**PAGE TEXT**
+ + +

Since the nation was founded, there have been five Black senators in the United States Senate—there were three Republicans and two Democrats. The Republicans were Hiram R. Revels and Blanche K. Bruce (Mississippi), and Edward W. Brooke (Massachusetts). Carol Moseley Braun and Barack H. Obama (Illinois) were Democrats.
They laid the foundation for the Black men and women who came after and followed their political footsteps. Today, they are known as the Congressional Black Caucus (CBC), the Conscience of the Congress, and one of them will be the 44th President of the United States, President-elect Barack Obama.
HIRAM R. REVELS
(1827 – 1901)
“The first Black to serve in the U.S. Senate-1870 to 1871.”
Hiram Rhodes Revels was born in Fayetteville, North Carolina, in 1827 but unlike most Blacks, both his parents were free persons. Though at that time it was illegal to educate Black people, being born of free parents gave him certain privileges that were allowed only to Whites, including access to education. So early in life, he went to a school that was taught by a Black free woman. Later on, he attended a Quaker Seminary in Indiana, Darke County Seminary for Black students in Ohio and Knox College in Illinois (he was one of the few college-educated Black men in the country). Eventually, Revels was ordained a minister in the African Methodist Episcopal (AME) Church. He traveled throughout the Midwest doing religious work and educating “Negroes” at the risk of his life. In 1853, he pastored his first church in St. Louis, Missouri, a state where free Blacks were forbidden to reside for fear that they would instigate uprisings. Despite his caution a year later, he was imprisoned a year for preaching to the Black community even though Whites did not attend his church. After his release, he continued his work and accepted a pastorate in Baltimore, Maryland.

+ + +

**STORED RECORDS**
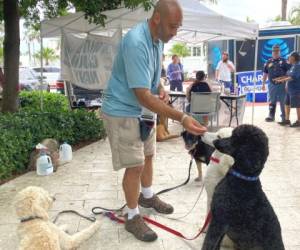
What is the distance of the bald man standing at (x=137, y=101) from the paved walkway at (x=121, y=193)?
0.24m

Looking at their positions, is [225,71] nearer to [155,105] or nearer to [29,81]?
[29,81]

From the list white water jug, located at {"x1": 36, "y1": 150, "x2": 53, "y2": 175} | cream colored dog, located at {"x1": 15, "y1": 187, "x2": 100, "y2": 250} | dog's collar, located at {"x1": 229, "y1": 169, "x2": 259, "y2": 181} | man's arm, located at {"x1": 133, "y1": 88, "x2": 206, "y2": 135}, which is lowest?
white water jug, located at {"x1": 36, "y1": 150, "x2": 53, "y2": 175}

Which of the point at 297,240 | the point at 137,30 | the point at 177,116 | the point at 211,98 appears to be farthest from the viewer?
the point at 211,98

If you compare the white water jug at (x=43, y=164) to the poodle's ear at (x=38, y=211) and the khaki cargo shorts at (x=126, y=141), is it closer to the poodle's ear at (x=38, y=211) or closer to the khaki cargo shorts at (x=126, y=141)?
the khaki cargo shorts at (x=126, y=141)

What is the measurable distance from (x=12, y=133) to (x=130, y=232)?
2.83m

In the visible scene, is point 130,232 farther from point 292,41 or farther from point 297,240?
point 292,41

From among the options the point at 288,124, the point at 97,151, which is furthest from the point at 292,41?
the point at 97,151

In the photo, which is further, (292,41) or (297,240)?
(292,41)

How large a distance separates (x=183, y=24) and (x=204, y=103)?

+ + +

**PROMPT A**
Can you reproduce, word for word, the portion of the passage on Black U.S. senators that opens with the words containing "Since the nation" and closes with "(1827 – 1901)"?
**PROMPT B**
Would you carry on the passage about Black U.S. senators from the point where it ends?

**ANSWER A**
Since the nation was founded, there have been five Black senators in the United States Senate—there were three Republicans and two Democrats. The Republicans were Hiram R. Revels and Blanche K. Bruce (Mississippi), and Edward W. Brooke (Massachusetts). Carol Moseley Braun and Barack H. Obama (Illinois) were Democrats.
They laid the foundation for the Black men and women who came after and followed their political footsteps. Today, they are known as the Congressional Black Caucus (CBC), the Conscience of the Congress, and one of them will be the 44th President of the United States, President-elect Barack Obama.
HIRAM R. REVELS
(1827 – 1901)

**ANSWER B**
During the Civil War, Revels recruited two Black regiments from Maryland for the Union Army and ended up serving as their chaplain in Vicksburg and Jackson, Mississippi. After the war, he continued his religious activities in churches in Kansas, Kentucky and Louisiana before settling in Natchez, Mississippi.
In 1868, Revels was elected alderman, his first elected position followed two years later, by his election to the state senate. When Mississippi had seceded from the Union and the Confederacy was subsequently defeated, two vacancies arose in the U.S. Senate. The state legislature wanted to elect a Black candidate for the shorter term, which it believed, would “weaken the color line prejudice” and in January 1870, it voted to elect Revels to fill the vacancy.
When Revels arrived in Washington, D.C., he was not able to present his credentials until Mississippi was officially readmitted to the Union. There were other challenges but they were resolved, and in February 1870, Revels became the first Black in the U.S. Senate. He served until March 1871 and returned to Mississippi where went on to serve as president of Alcorn University, an institution of higher learning for “Negroes.” He also continued working in the religious community becoming the editor of Southwestern Christian Advocate, an official AME publication.
Revels died in Aberdeen, Mississippi in 1901.
BLANCHE K. BRUCE
(1841 – 1898)
“He was the first Black man to serve a full term in the U.S. Senate-1875 to 1881.”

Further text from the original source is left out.